Exact duplicates of the lines from the top of the data through the line containing "Case 3: Discussion" are needed, with every picture left out.

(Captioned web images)
━━━━━━━━━━━━━━━━━━━━

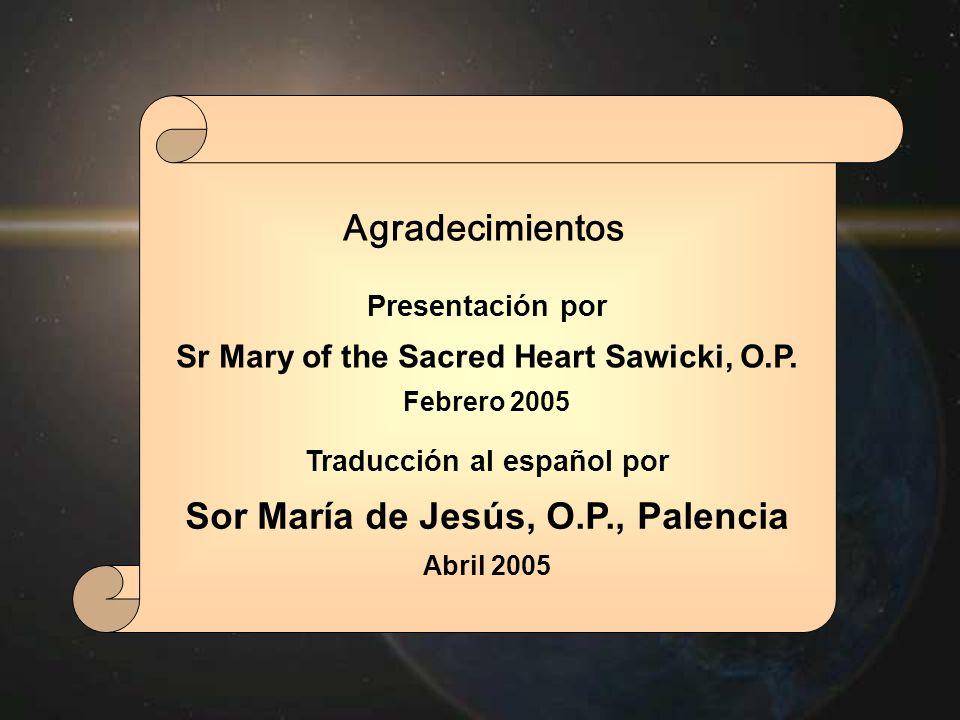 Presentación por Sr Mary of the Sacred Heart Sawicki, O.P. Febrero 2005 Traducción al español por Sor María de Jesús, O.P., Palencia Abril 2005 Agrade
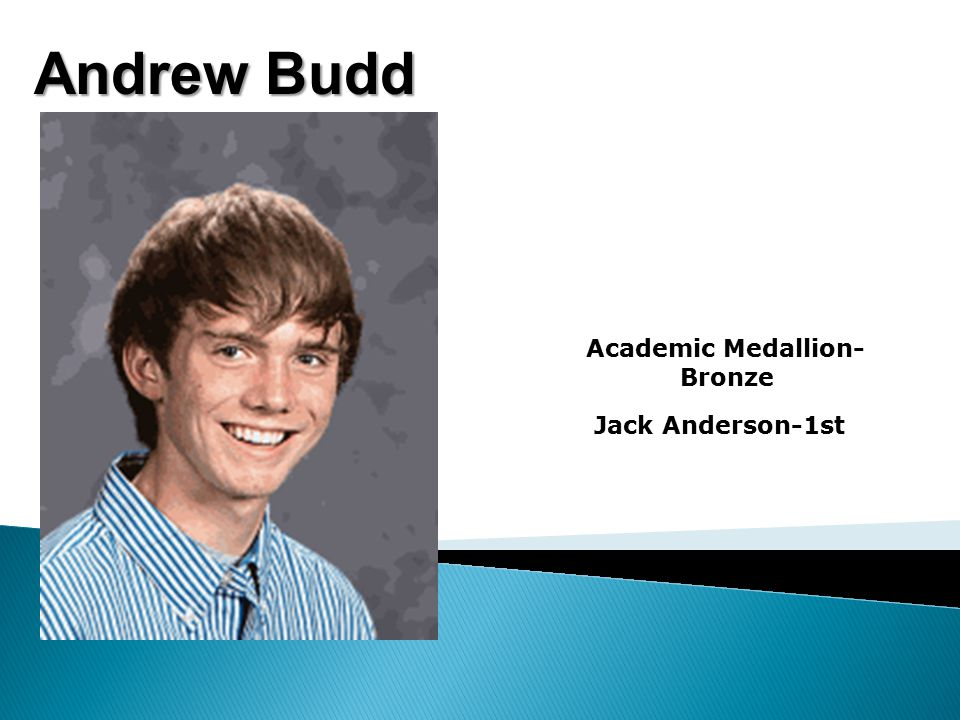 Andrew Budd Academic Medallion- Bronze Jack Anderson-1st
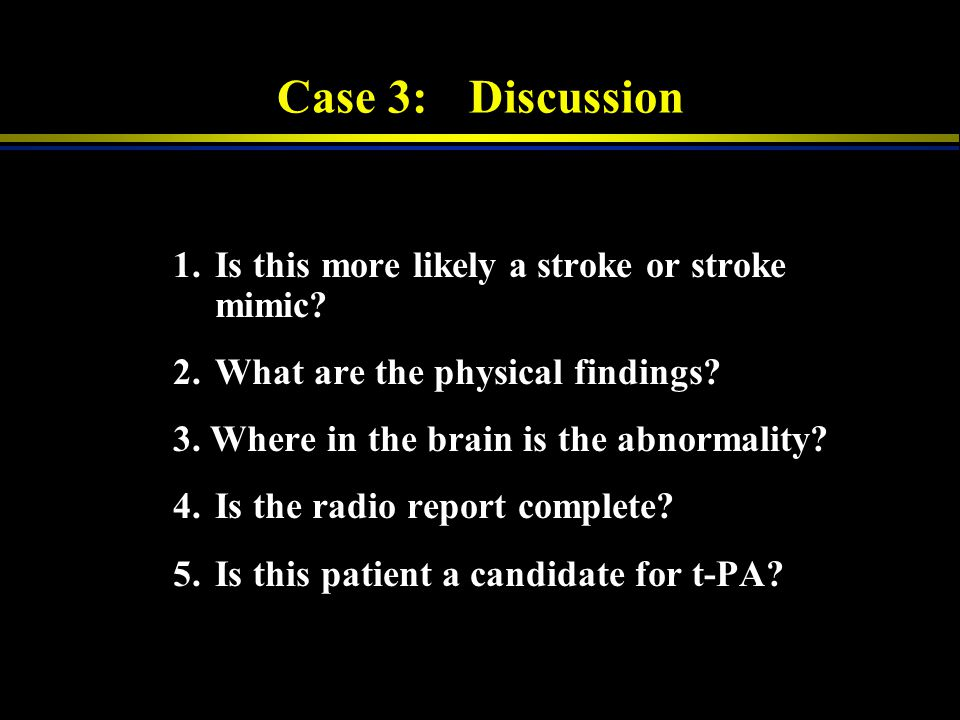 Case 3: Discussion 1. Is this more likely a stroke or stroke mimic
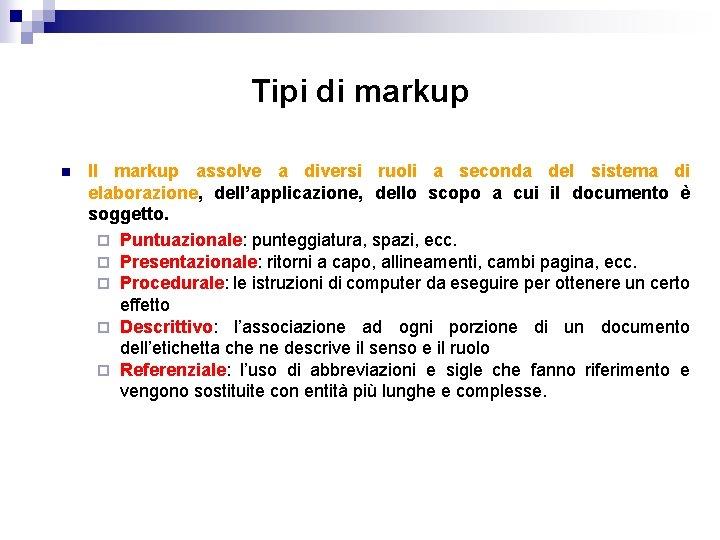 Tipi di markup n Il markup assolve a diversi ruoli a seconda del sistema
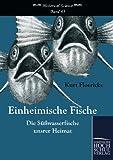 Einheimische Fische: Die Suesswasserfische unsrer Heimat (Historical Science, Band 43)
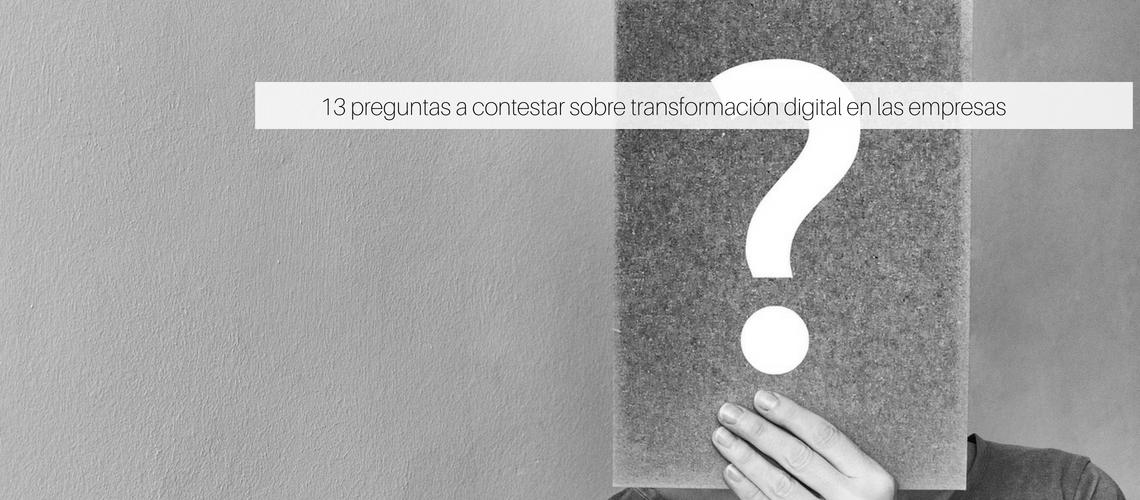 13 preguntas a contestar sobre transformación digital en las empresas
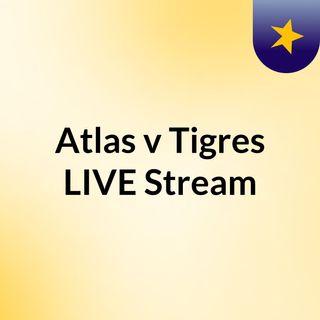 Atlas v Tigres LIVE Stream#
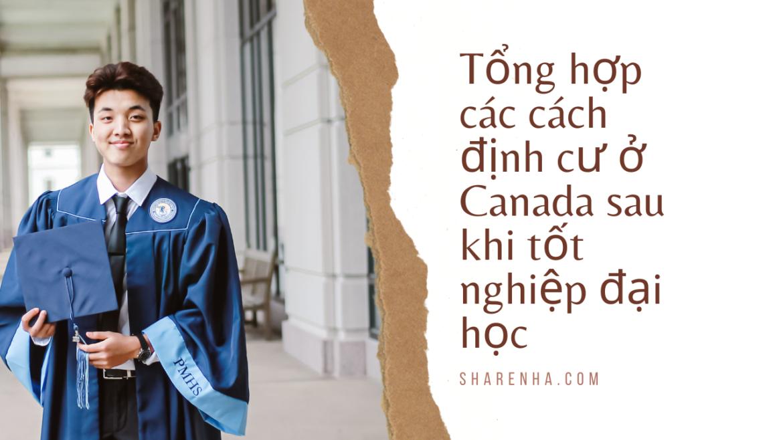 Tổng hợp các cách định cư ở Canada sau khi tốt nghiệp đại học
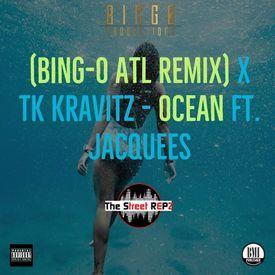 Ocean (BING-O ATL REMIX)
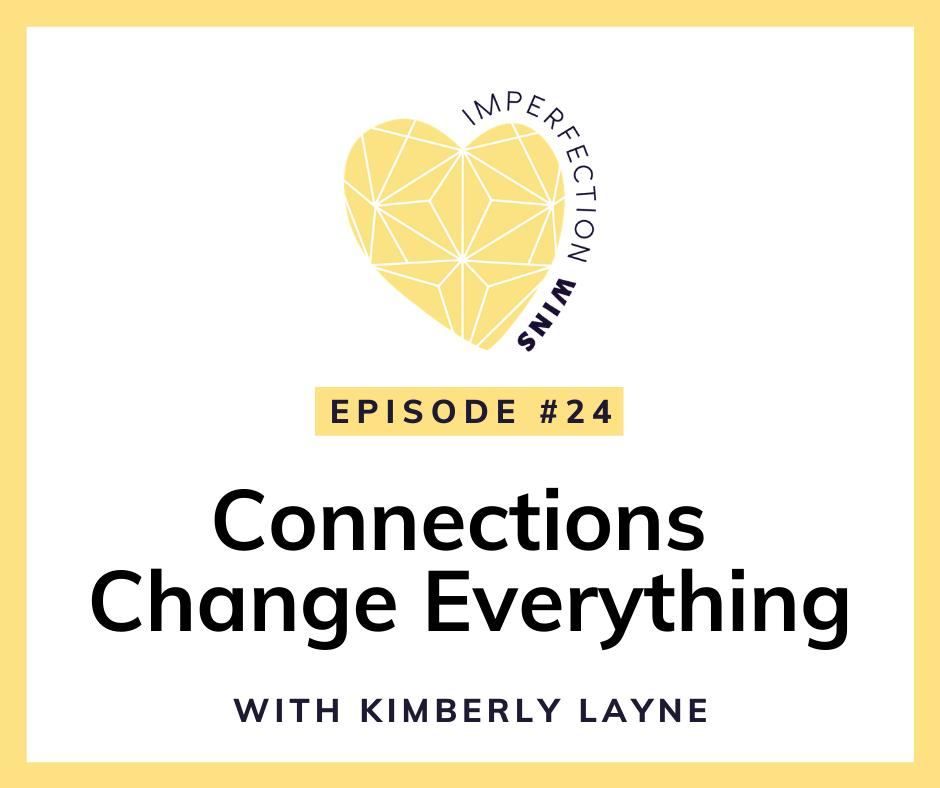 Feb 24, Listen to Kimberly on The Imperfection Wins Podcast
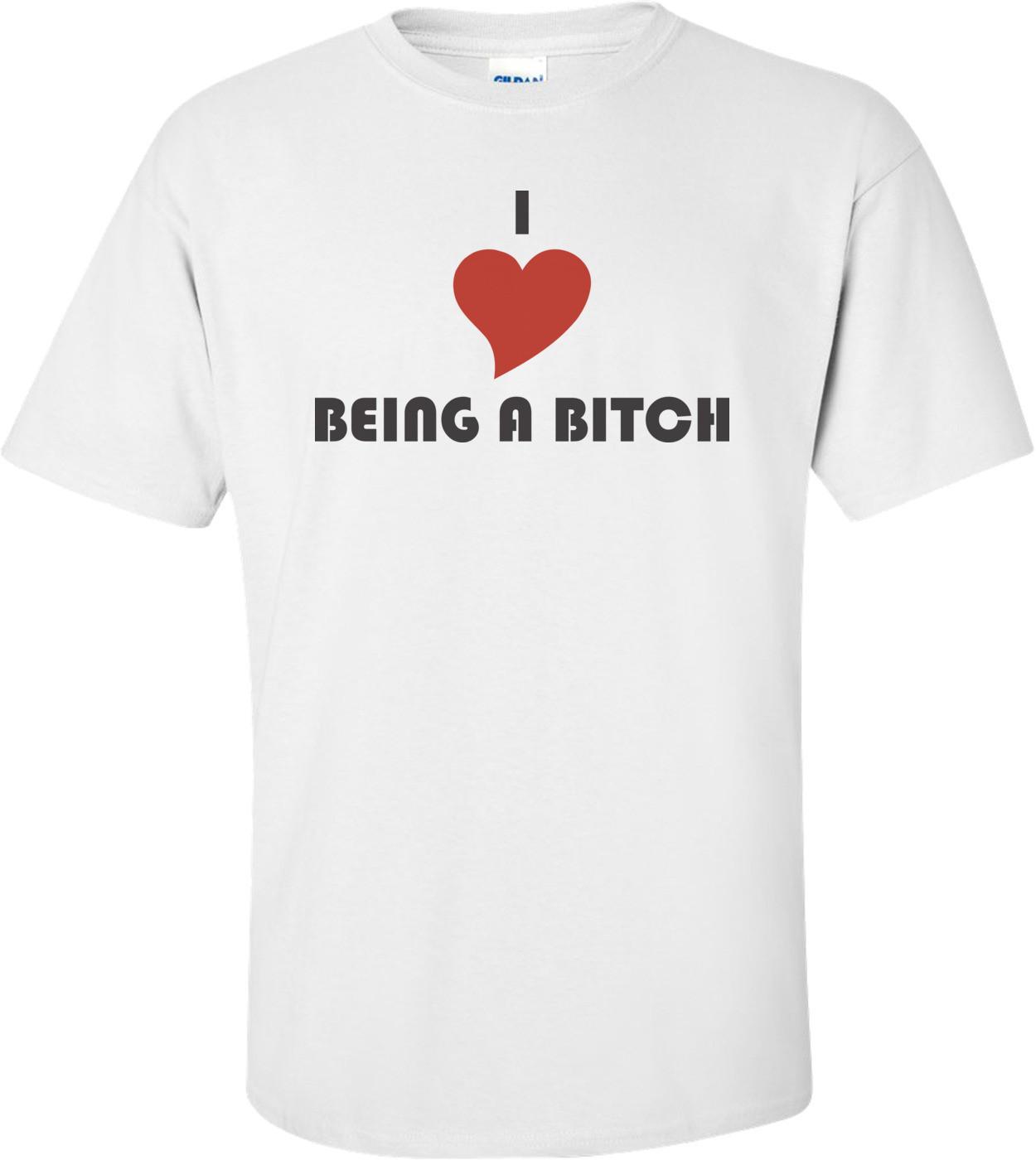 I Love Being A Bitch T-shirt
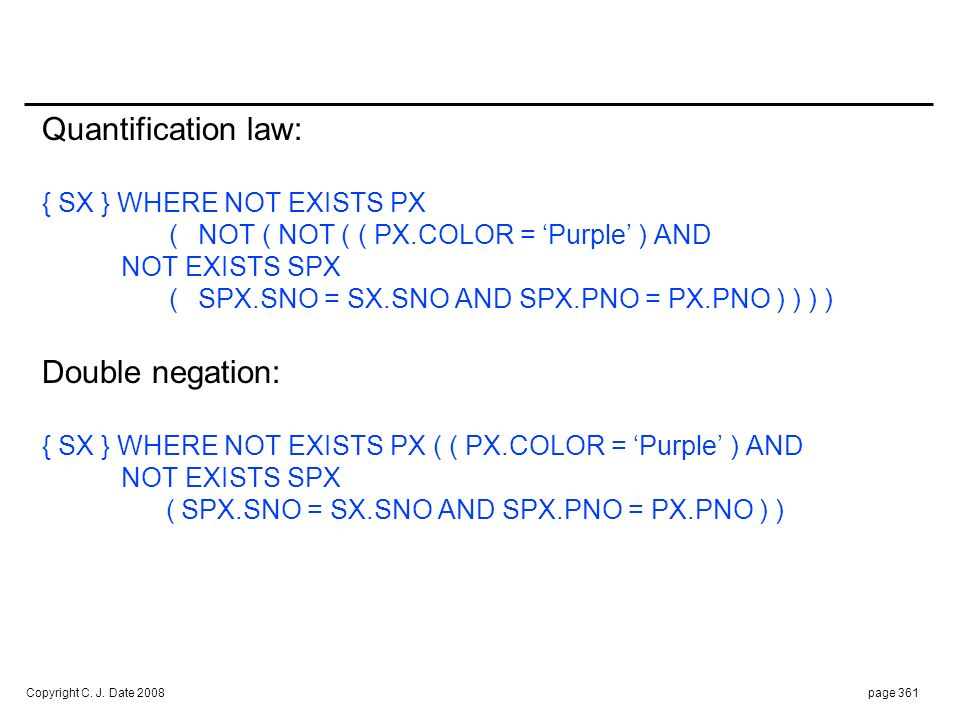 Copyright C. J. Date 2008page 361 Quantification law: { SX } WHERE NOT EXISTS PX (NOT ( NOT ( ( PX.COLOR = Purple ) AND NOT EXISTS SPX ( SPX.SNO = SX.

━━━━━━━━━━━━━━━━━━━━

**ANSWER TO THIS PROBLEM**
 Presentación por Sr Mary of the Sacred Heart Sawicki, O.P. Febrero 2005 Traducción al español por Sor María de Jesús, O.P., Palencia Abril 2005 Agrade
 Andrew Budd Academic Medallion- Bronze Jack Anderson-1st
 Case 3: Discussion 1. Is this more likely a stroke or stroke mimic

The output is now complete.